Ayant conclut à la commission de fautes graves, le Tribunal est d’avis que l’Employeur était justifié de passer outre le principe de progression des sanctions, qui n’est pas d’application absolue. La sanction choisie doit plutôt être proportionnelle aux faits reprochés et s’avérer raisonnable suivant toutes les circonstances de la présente affaire. Le Tribunal ajoute qu’un message clair doit être envoyé. Malgré un dossier disciplinaire vierge et une quinzaine d’années d’ancienneté au moment de l’imposition de la mesure, l’arbitre détermine que les facteurs aggravants sont importants. Au moment de la commission des gestes, le plaignant était conscient que le harcèlement s’avérait un sujet d’actualité à la CSN et connaissait la politique de tolérance zéro de l’Employeur à ce sujet. Malgré tout, il a persisté à adopter un comportement dérogatoire. De surcroît, le harcèlement s’est échelonné sur plusieurs années et a fait de nombreuses victimes. Enfin, non seulement le plaignant a menti en audience en plus de banaliser les gestes posés, mais il n’a verbalisé aucun regret et s’est plutôt positionné comme la victime d’un complot.
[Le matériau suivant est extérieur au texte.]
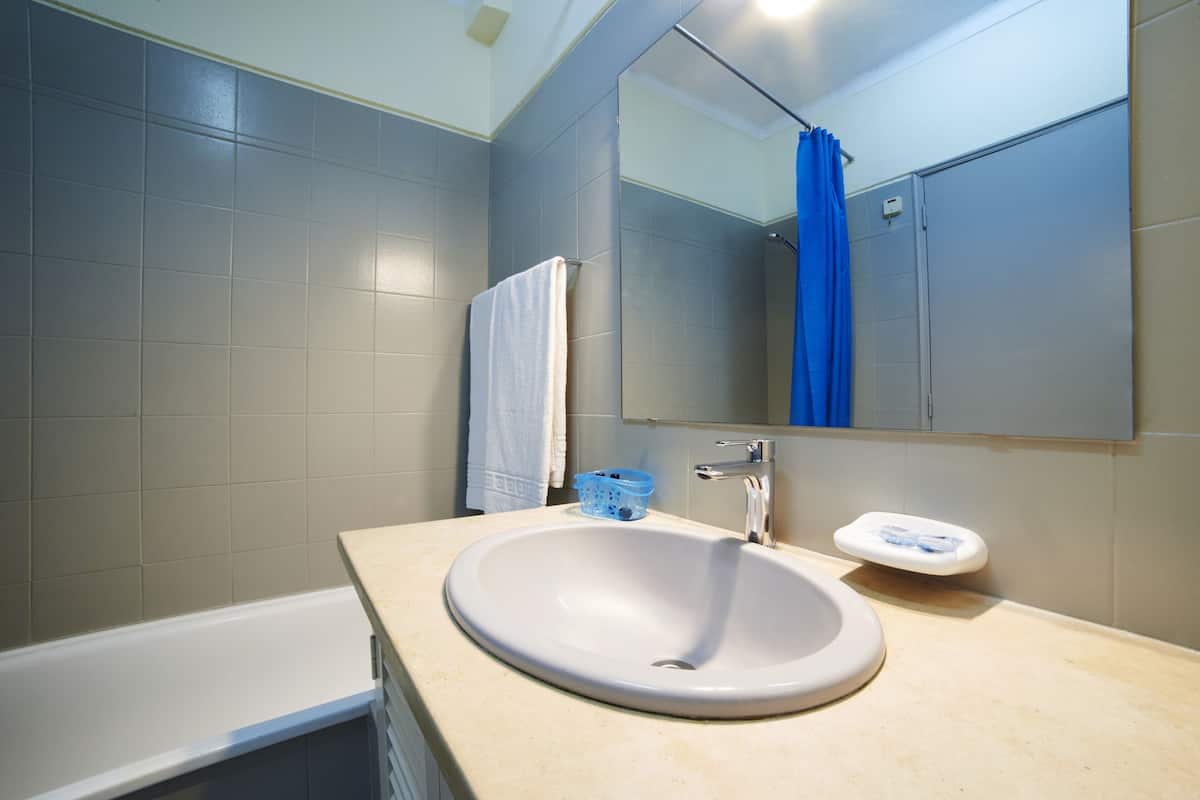 Wastafel kamar mandi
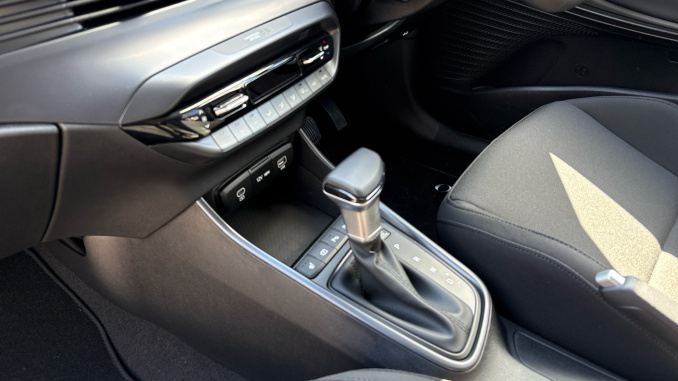 Hyundai i20 1.0T GDi Premium 5dr DCT Petrol Hatchback - Image 13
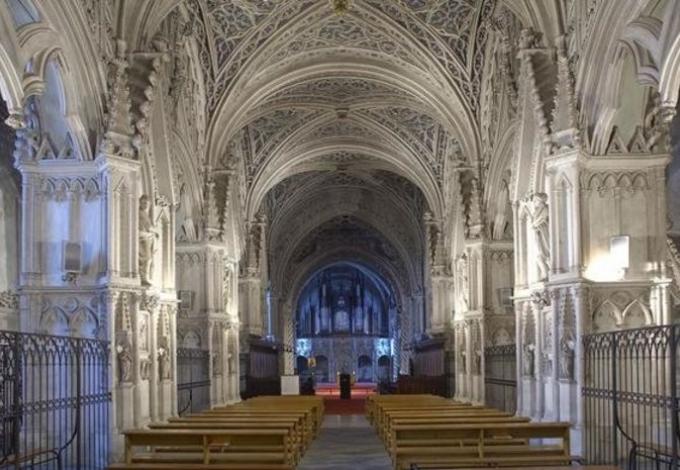 220-interieur-de-l'eglise-d'hautecombe.jpg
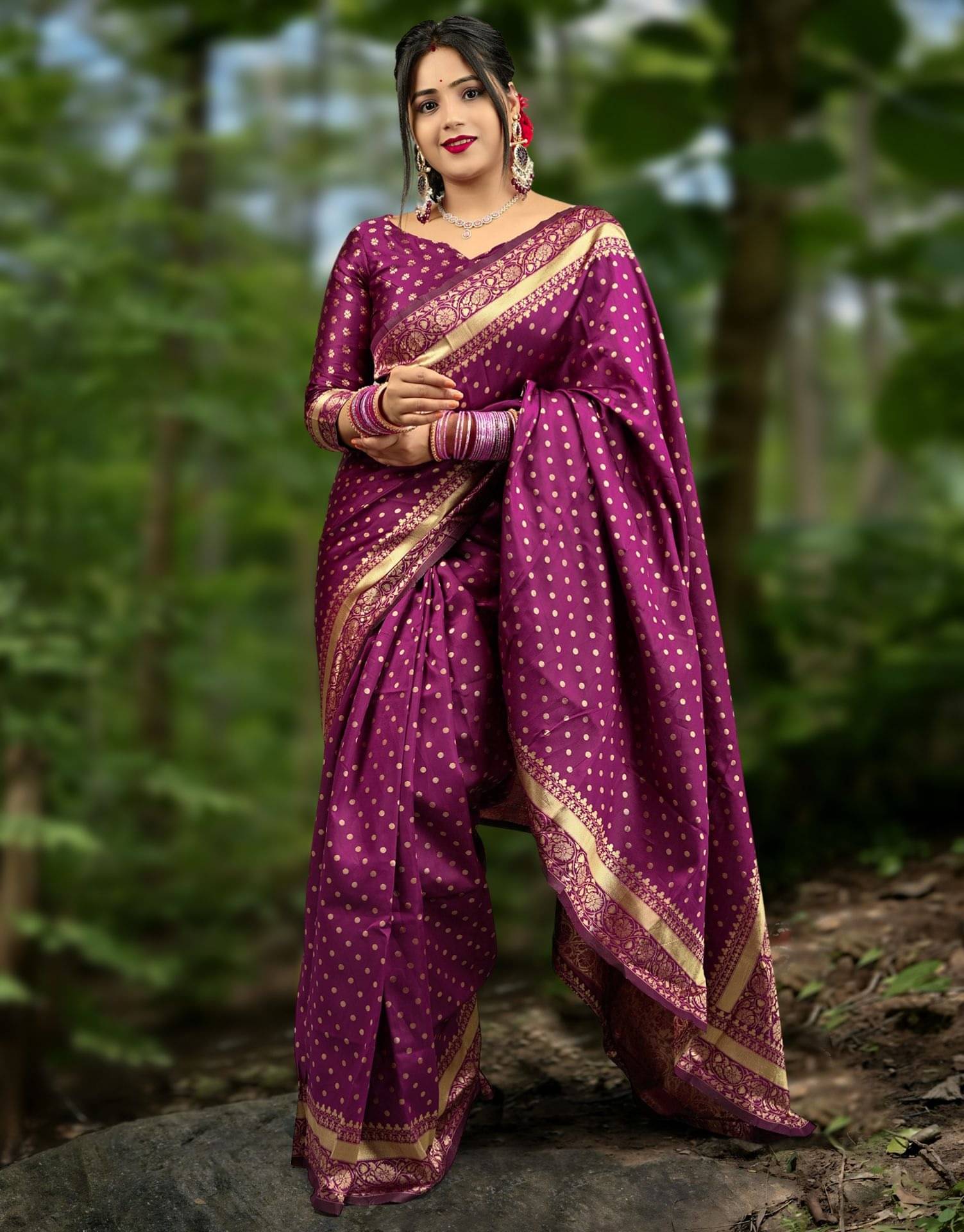 Vastukala Silk Woven Kanjeevaram Sarees With Unstitched Blouse Piece ( Purple ) Vastukala Silk Woven Kanjeevaram Sarees With Unstitched Blouse Piece ( Purple )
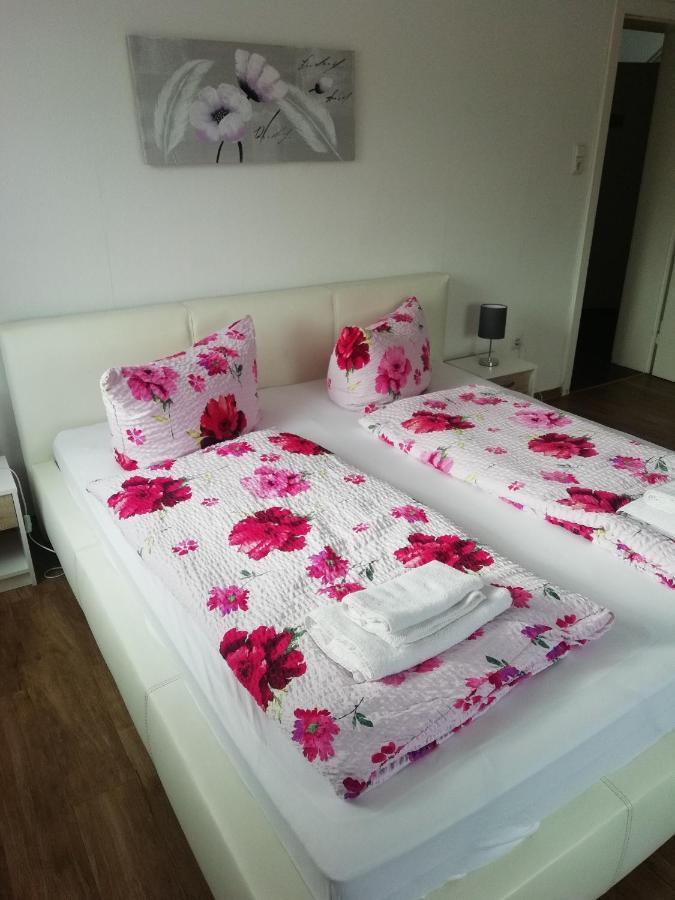 Pension Breidbach Ensch ภายนอก รูปภาพ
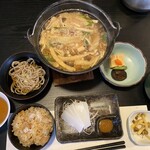 Matsutake Tokinoko Ryouriki Noko Mura Shinzan - 松茸御飯と名物きのこ汁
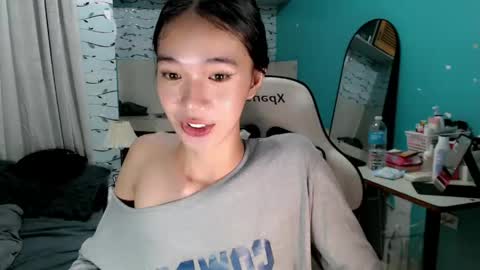 Snapshot of innocent_reign69 chatting on May 13, 2026, 2:47 pm Reign online show from May 13, 2026, 2:47 pm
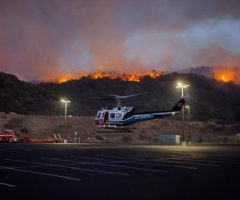 Air Force Wife Pays Grocery Tab for Firefighters Called to Emergency - They Pay it Forward for Memorial Day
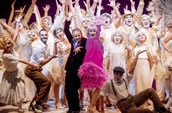 Eine neue Perspektive auf „Die Blume von Hawaii“ mit Carmen Steinert, Rosha Fitzhowle und dem Chor des Theaters Magdeburg. Foto: Andreas Lander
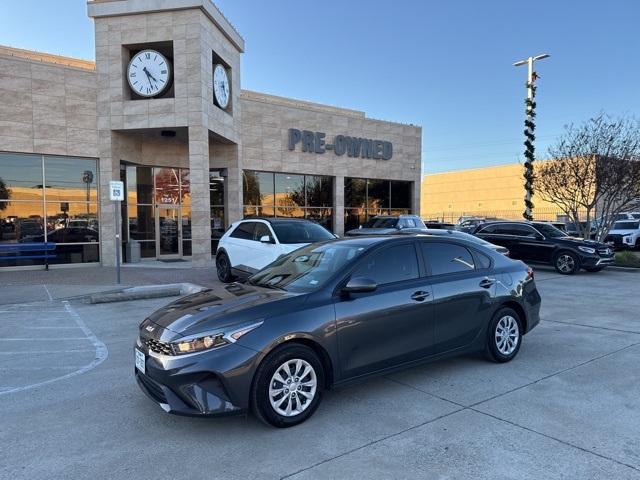 2023 Kia Forte LX's photo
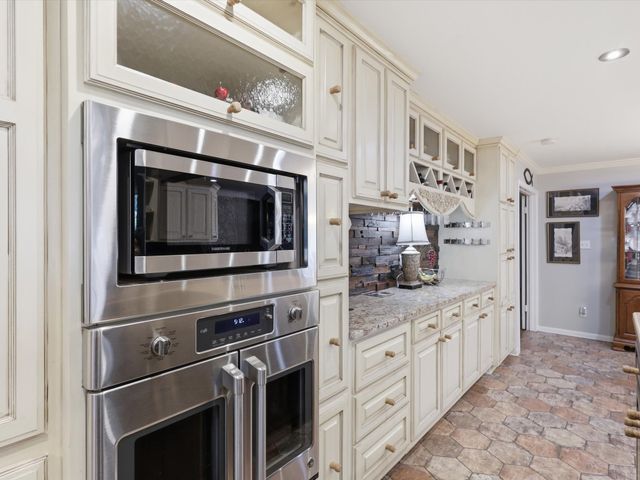 6079 Wonder Drive, Fort Worth, TX 76133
Suivant ce qui précède, l’arbitre est d’avis que rien ne justifie le présent Tribunal à intervenir dans la mesure prise par l’Employeur. La suspension de trois mois sans solde imposée au plaignant est donc maintenue.
III. Conclusion
À l’époque actuelle où les enjeux liés au harcèlement psychologique et sexuel en milieu de travail ne sont plus un tabou, le Tribunal envoie un message clair à l’effet que les comportements à caractère sexuel non désirés en milieu de travail doivent être dénoncés et sanctionnés sévèrement. Il ressort également de cette affaire que l’Employeur est tenu par la loi d’enquêter sur des allégations de harcèlement soumises à son attention, même si ces dernières sont survenues lors d’évènements syndicaux. Enfin, l’absence de remords et d’introspection de la part du plaignant lui a été fatale dans l’analyse du bien-fondé de la suspension de trois mois.
- CSN-Syndicat du personnel de bureau du CISSS de la Gaspésie et Centre intégré de santé et de services sociaux de la Gaspésie (Simon Rochefort), 2023 QCTA 131 (Me Dominique-Anne Roy).
- Loi sur les normes du travail, RLRQ, n-1.1, art. 81.19.